The girls made it through high school and into and through adulthood trying not to  look back too often.  When I finally I found the courage to contact them without my parents knowledge, they were twenty two yeas old.    This was the start of the family morphing back together.  Their reunion with their mother was not without a long arduous period of questions and answers that were not readily accepted.  It still remains a work in progress.  Going back is never easy.

Janice married and had two beautiful daughters who eventually gave her four wonderful grandsons. Judith married and had a son and daughter who were the center of her universe.  These women matured into wonderful people who loved their families and with a wealth of gratitude shared themselves with their loved ones.  They embraced their brother and sisters who they never really knew until adulthood with a genuine love and an undying commitment for the rest of their lives.

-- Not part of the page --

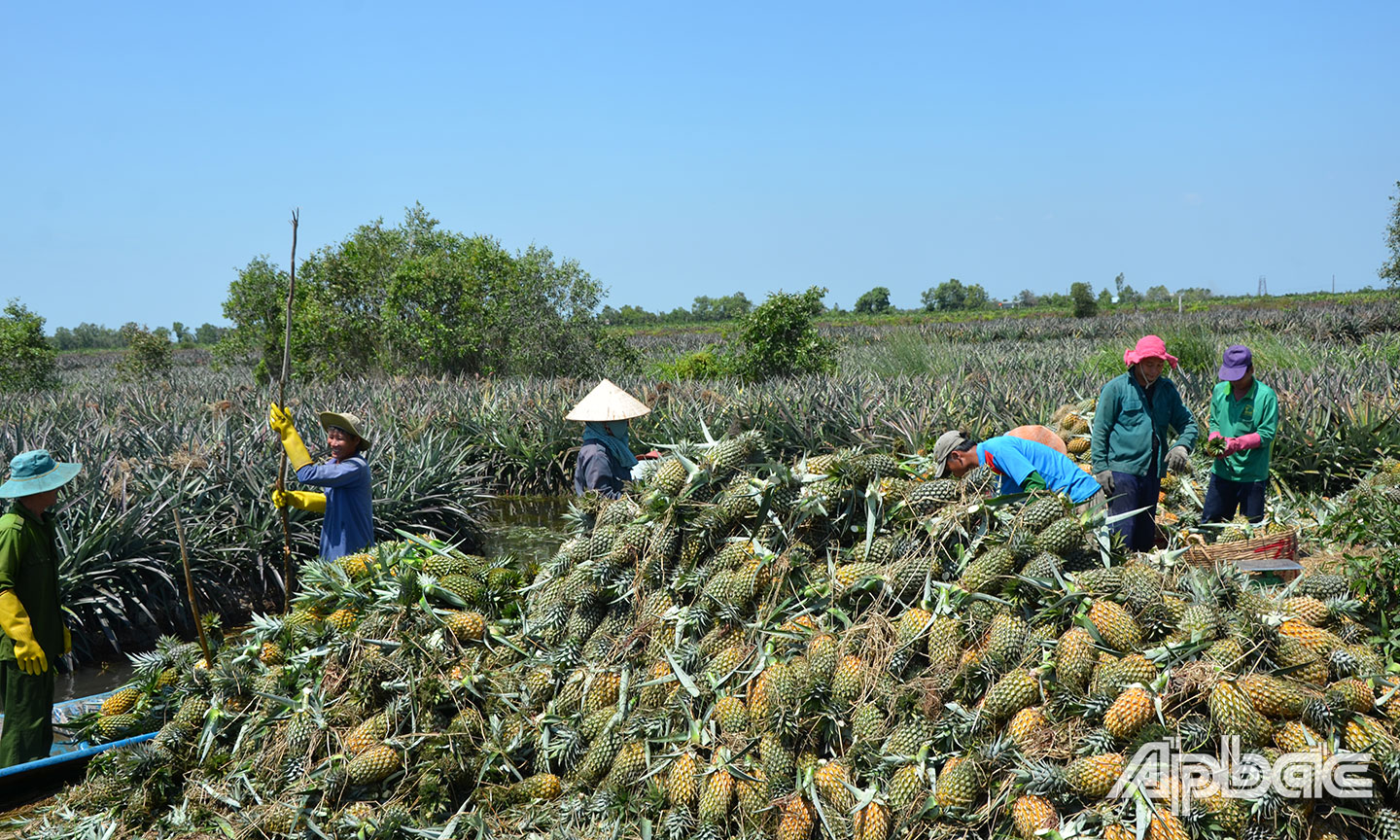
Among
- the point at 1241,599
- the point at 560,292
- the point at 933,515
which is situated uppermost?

Janice Marie and Judith Ann are two beautiful women who were born into a family of poverty and dysfunction.  They somehow weathered all that was placed at their feet.  With grace and gratitude they move forward every day.  Some days easier than others.  They will never forget those hellish years in foster care.  They both have to live with the fallout of the emotional damage it caused.  In spite of it all they try to leave the anger and loneliness behind.  Considering what they came through makes them extraordinary women especially to me.

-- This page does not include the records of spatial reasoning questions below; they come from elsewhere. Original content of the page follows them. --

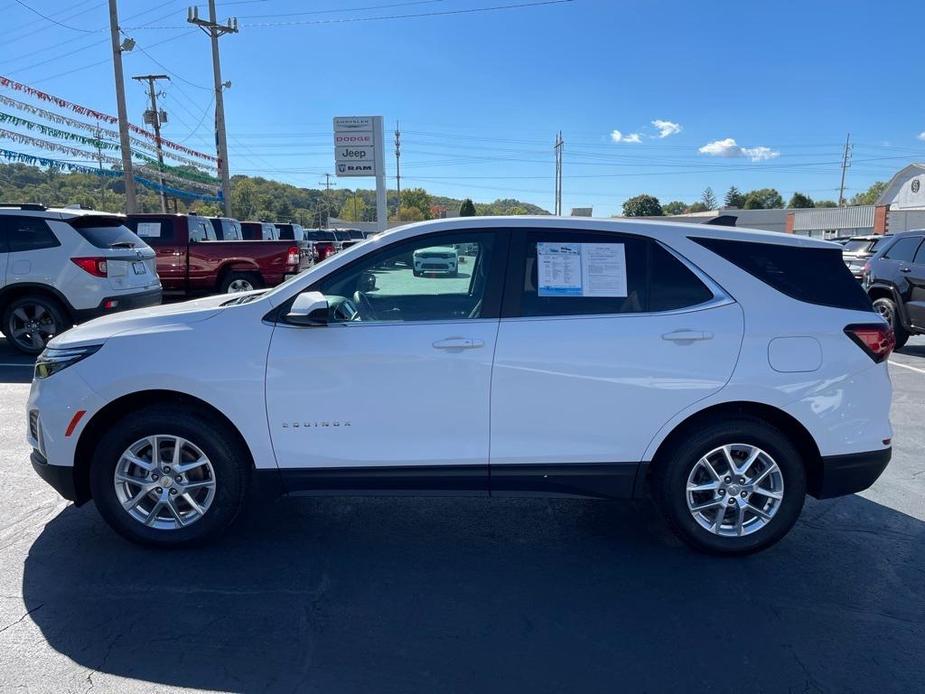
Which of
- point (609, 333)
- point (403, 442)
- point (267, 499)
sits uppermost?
point (609, 333)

I often wish I could have been able to reach them sooner.  As we finished up our afternoon of looking back, teary eyes and three empty wine glasses, we were all drained from walking the halls of the past.  There was nothing that could have been said to make the sadness go away that I felt to my core, but I have them now and till I am gone I will be forever grateful that we are together again.  Only they know what they lived through, until now.